Western medicine is based on an allopathic paradigm that includes three fundamental assumptions. First, deviations from the norm are manifestations of an underlying pathology. Second, treatment should eliminate or reduce the symptoms and the underlying pathology. And third, health is the restoration of the prior norm. For example, when we donʼt feel well, we go to our doctor, who takes our temperature, orders blood tests, listens to our heart and lungs, and compares the resulting information to a norm based on thousands of other people. If our measurements fall within a certain range of that norm, we are considered normal, healthy. But if our measurements deviate too far from the norm, we are deemed abnormal, unhealthy, and the doctor suggests a course of treatment designed to bring our measurements back to normal and restore our health.
Mainstream psychology also follows this allopathic model. If peopleʼs behavior or experiences are too far from the norm, they are considered deviant or “sick.” Subsequently, a course of treatment is recommended to modify their behavior, normalizing them and making them healthy. I call diagnosing deviations from the norm as manifestations of an underlying illness or pathology to be eliminated “allopathic thinking.”

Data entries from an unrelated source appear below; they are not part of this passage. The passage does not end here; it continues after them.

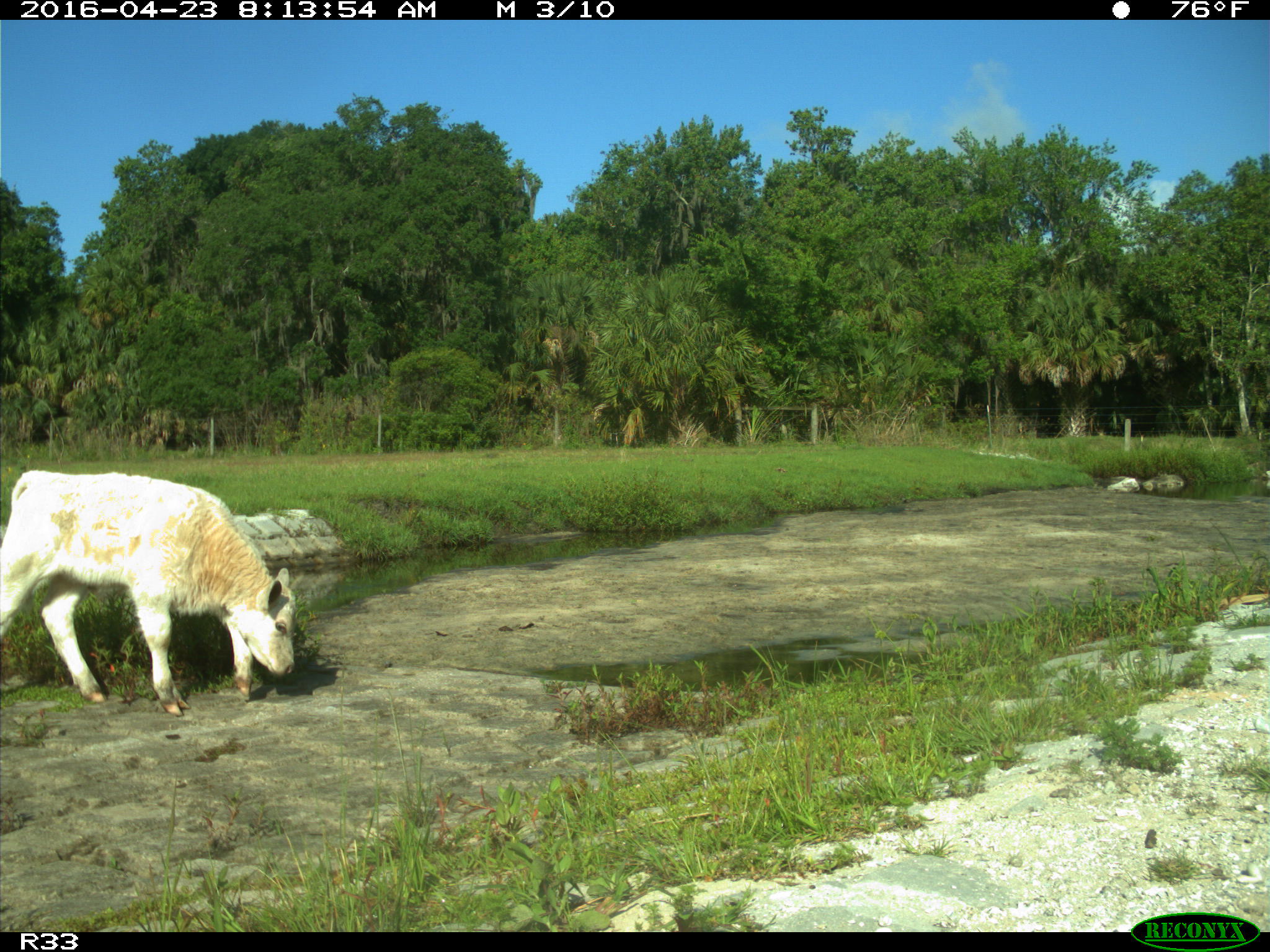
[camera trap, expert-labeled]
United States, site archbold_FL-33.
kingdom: Animalia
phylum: Chordata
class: Mammalia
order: Artiodactyla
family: Bovidae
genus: Bos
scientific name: Bos taurus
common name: domestic cow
Bos taurus (domestic cow).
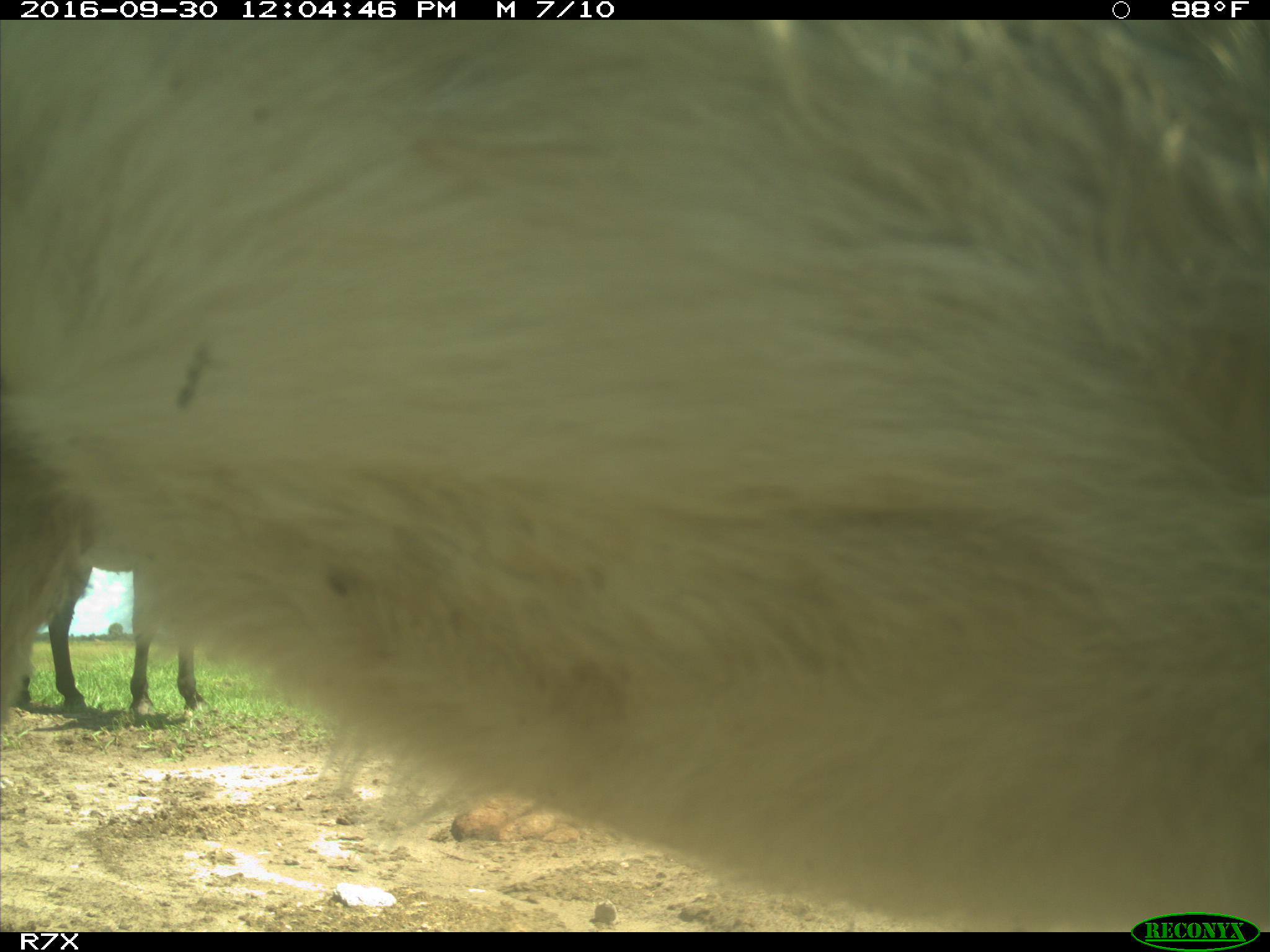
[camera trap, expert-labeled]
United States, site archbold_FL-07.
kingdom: Animalia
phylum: Chordata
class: Mammalia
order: Perissodactyla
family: Equidae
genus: Equus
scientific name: Equus africanus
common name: african wild ass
Equus africanus (african wild ass).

However, with regard to psychology allopathic thinking is often fallacious thinking. This fallacious thinking results in labeling and treating “disturbing” people or groups as sick in order to relegate them to the margins of society, dismiss their protests, constrain their individual development, or coerce them to feel and act in ways that are more acceptable. I call this dynamic “pathologizing” people. This is the kind of thinking that Dr. Phil engaged in as he set out to counsel a woman about her relationship with her husband. In so doing, he taught her and his millions of viewers to diagnose and treat themselves and others similarly.
By contrast, process-oriented psychology resists assuming people whose behavior departs from the norm have an underlying illness. It teaches us to see such behavior as having meaning that can enlighten us about its motivation and help us view our process of development and individuation with respect and trust. It further teaches us to treat the unknown with curiosity, to nurture seeds of change, and to appreciate diversity inside and all around us. While equating health with the norm can be helpful in making diagnoses and maintaining harmony, it can also turn psychology into the practice of norm enforcement, pathologizing ourselves and others to serve these ends. In short, psychology can “make us sick.”